In this lab we are comparing the runtime of different algorithms to modify the volume of sound samples.
This header file is used to define the size of our samples to make sure it is consistent across runs.
The first implementation loops through all the samples and multiplies them by 0.5.
While second implementation creates an array will all possible reduced values, and then loops through assigning the corresponding value to the sample.
The third implementation loops through all the samples and the does integer multiplication and a bit shift to get the correct output.
This last file is our control file, that has everything but the changing of the samples.
All results are the average of 5 test runs with 100,000,000 samples.
And the results:
Vol 1 : 0m1.130s
Vol 2 : 0m1.171s
Vol 3 : 0m1.108s
Vol 1 takes 0.050s to run.
Vol 2 takes 0.091s to run.
Vol 3 takes 0.028s to run.
This result is not surprising, Vol 1 is processor heavy, and this system has a powerful processor. Vol 2 is cache/memory heavy and with this number of samples there is a lot of data to hold in cache, our samples take up around 200mb. Vol3 uses integer multiplication and bit shifting, which while processor intensive.
The next tests are on a Cortex-A57 octa-core server, it has 80KiB L1, 1MiB L2, and 8000kb L3 Cache.
Vol 1 : 0m5.165s
Vol 2 : 0m5.391s
Vol 3 : 0m5.128s
Vol 1 takes 0.24s to run.
Vol 2 takes 0.46s to run.
Vol 3 takes 0.20s to run.
These results are the same as the before, with Vol 3 being slightly faster than Vol 1, and Vol 2 being the slowest. This is because on both these systems there is enough cpu power to be faster than the memory access.
Changing Sample Size
Now I wanted to test with a smaller sample size to see if I could push it so that vol 2 was faster than vol 1.
For these next tests I am going to use a Cortex-A53 24 core server. As this is running single threaded on a lower power core, there is more of a chance that the vol 2 approach will be better. I ran the other test here as well and it gave the same results.

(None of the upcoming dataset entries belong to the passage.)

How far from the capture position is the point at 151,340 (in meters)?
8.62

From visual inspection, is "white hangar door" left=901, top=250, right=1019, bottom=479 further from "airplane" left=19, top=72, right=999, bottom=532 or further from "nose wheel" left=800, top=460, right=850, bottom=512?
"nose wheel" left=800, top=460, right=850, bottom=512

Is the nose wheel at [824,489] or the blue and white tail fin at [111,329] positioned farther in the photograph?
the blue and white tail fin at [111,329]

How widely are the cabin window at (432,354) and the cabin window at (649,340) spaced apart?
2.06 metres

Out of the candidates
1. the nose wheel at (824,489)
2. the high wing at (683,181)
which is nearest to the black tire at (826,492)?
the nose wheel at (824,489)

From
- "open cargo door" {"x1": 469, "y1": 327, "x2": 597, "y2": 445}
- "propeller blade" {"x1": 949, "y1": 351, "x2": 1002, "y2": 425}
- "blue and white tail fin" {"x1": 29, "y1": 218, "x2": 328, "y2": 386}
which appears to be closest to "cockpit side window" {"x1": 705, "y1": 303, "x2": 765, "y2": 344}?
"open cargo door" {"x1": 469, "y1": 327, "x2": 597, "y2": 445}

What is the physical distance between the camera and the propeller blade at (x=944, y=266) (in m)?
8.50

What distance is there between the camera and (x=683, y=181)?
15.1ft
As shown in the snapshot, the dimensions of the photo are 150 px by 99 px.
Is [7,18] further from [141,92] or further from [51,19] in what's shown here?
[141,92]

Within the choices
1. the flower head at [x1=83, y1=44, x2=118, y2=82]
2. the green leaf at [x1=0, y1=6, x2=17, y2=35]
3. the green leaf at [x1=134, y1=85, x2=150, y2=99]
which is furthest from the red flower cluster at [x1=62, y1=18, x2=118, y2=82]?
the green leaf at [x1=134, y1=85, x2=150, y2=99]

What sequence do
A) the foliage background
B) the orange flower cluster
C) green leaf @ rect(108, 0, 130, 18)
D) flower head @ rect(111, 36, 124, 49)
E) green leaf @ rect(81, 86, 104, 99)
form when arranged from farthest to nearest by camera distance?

I reduced the number of samples to 10,000,000 and ran the tests again.
Vol 1 : 0m1.080s
Vol 2 : 0m1.315s
Vol 3 : 0m1.071s
These results are the same as before, where Vol 2 is still the slowest test.
Then I tried increasing the samples to 1,000,000,000. With this case the processing should take a long time, but hopefully the array in vol 2 should be able to sit in cache and speed up this process.
Vol 1 : 1m49.952s
Vol 2 : 2m10.980s
Vol 3 : 1m48.201s
This also did not work, which leaves me with the conclusion that Vol 2 is the slowest algorithm. As well as, Vol 3 is faster than Vol 1 by a small factor, making vol 3 the fastest algorithm. However there could be hardware where this is different.
All these algorithms are capable of processing fast enough for cd rate, 176400 samples a second, on all of these systems.
No Compiler Optimizations
Now my last test is to run this without compiler optimizations. (Run on the same system and the first tests)
Vol 1 : 0m2.057s
Vol 2 : 0m1.936s
Vol 3 : 0m2.105s
These tests are the opposite of what has been seen in every other test. This tells me that the compiler is doing some optimization that reduces the cpu load. And without optimization Vol 2, with less cpu usage but a little more memory usage, is better. Different compilers might also make different optimization choices that might effect the results. Which is why it is important to test algorithms like this, and to be aware of what the compiler will do to your code. As what seems like the most efficient choice might not be after compilation.